— Jobs —
1. Decide whether each statement below agrees with the Whisker Biscuit thread. Answer yes or no for each, and quote the words of the thread that decide it.
(a) NDTerminator says the hole in the biscuit should fit tightly around the arrow shaft.
(b) NDTerminator reports shooting acceptable groups out to 50 yards with a WB.
(c) wyogoose thinks the rest wears out vanes somewhat faster.
2. Extract from the Whisker Biscuit thread, word for word, the passage from "The key is the" up to and including "is about perfect...".

— Document —
########
# Whisker Biscuit



## nytrapper16 (Jan 9, 2008)

what do you think of them because i am thinking about puting one on my bow


----------



## NDTerminator (Aug 20, 2003)

KISS simple and nearly Mr. Murphy proof. Limited adjustment so your arrow spine has to be very close to perfect for your bow set up to work well. If so, surprisingly easy to get a good tune and shoot bullet holes.
The key is the hole in the biscuit cannot be tight around the arrow shaft.

There are a few myths in regard to the WB. One is that WB aren't accurate beyond 20 yards or so. I have not found this to be true; I can shoot more than acceptable groups out to 50 yards with a WB. Another is that the rest damages vanes. I have not found this to be true either.

If I'm setting up a dedicated target or 3D compound, then I want a rest with more adjustability, but for the bowhunter/casual 3D shooter, the WB is about perfect...


----------



## wyogoose (Feb 11, 2006)

I think that they are hands down the greatest hunting sight made. I have shaved fletchings with my broadheads out to 45 yds so yes they are acurate past 20. I think they do wear out vanes a little faster but if you purchase a higher quality vane you will be just fine. I shoot V-Max from Vanetec and they hold up great. It seems today that all you hear is drop away this and drop away that and I think that if you practice like you are supposed to and have a good quality set up you can shoot just as good. Ohh yah and when you have to make a belly crawl stock on a bedded deer, draw your bow sideways while laying down and pull up and shoot, then you can ask your buddy with that drop away how much better it is now!!!!
########
— Dataset —

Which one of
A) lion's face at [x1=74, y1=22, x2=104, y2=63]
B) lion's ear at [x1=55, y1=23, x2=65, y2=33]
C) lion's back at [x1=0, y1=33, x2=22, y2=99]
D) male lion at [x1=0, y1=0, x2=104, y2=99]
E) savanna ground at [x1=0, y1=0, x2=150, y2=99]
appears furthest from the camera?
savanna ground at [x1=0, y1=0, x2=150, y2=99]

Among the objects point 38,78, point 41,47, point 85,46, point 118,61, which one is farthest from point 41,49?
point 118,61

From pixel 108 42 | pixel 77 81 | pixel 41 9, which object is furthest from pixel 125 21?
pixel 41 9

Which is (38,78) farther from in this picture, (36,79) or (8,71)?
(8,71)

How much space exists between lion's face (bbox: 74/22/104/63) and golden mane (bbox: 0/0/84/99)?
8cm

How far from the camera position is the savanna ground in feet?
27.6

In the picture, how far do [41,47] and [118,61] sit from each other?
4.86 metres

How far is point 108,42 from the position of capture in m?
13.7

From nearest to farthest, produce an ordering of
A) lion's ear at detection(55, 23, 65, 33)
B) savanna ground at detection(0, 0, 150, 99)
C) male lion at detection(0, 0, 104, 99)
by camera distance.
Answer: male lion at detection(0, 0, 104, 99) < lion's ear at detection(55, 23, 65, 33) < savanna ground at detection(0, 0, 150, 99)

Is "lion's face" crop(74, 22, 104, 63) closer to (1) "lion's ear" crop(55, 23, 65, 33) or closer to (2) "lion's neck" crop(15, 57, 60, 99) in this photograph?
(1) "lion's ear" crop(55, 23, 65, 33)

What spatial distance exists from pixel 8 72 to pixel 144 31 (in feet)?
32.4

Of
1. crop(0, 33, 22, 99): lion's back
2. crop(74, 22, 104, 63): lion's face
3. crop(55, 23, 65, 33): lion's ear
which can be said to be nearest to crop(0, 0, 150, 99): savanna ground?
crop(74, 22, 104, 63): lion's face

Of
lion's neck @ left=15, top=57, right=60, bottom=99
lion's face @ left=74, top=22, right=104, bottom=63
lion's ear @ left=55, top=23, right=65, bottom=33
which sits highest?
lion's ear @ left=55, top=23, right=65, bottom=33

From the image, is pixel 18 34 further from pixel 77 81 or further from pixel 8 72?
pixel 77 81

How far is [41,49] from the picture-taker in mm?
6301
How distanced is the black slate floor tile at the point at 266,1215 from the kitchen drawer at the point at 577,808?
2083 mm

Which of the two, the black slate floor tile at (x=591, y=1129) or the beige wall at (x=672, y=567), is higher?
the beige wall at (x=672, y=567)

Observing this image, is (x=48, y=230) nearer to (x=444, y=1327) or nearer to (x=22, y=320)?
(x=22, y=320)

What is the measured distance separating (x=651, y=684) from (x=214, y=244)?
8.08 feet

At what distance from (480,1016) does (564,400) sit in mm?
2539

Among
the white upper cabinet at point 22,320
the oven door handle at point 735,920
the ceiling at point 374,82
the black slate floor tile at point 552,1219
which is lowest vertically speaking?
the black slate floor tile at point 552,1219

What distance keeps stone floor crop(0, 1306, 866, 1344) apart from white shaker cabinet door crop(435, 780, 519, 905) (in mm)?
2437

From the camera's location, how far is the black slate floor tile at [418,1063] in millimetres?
########
— The responses —
1.
(a) No: "The key is the hole in the biscuit cannot be tight around the arrow shaft."
(b) Yes: "I can shoot more than acceptable groups out to 50 yards with a WB."
(c) Yes: "I think they do wear out vanes a little faster"

2.
The key is the hole in the biscuit cannot be tight around the arrow shaft.

There are a few myths in regard to the WB. One is that WB aren't accurate beyond 20 yards or so. I have not found this to be true; I can shoot more than acceptable groups out to 50 yards with a WB. Another is that the rest damages vanes. I have not found this to be true either.

If I'm setting up a dedicated target or 3D compound, then I want a rest with more adjustability, but for the bowhunter/casual 3D shooter, the WB is about perfect...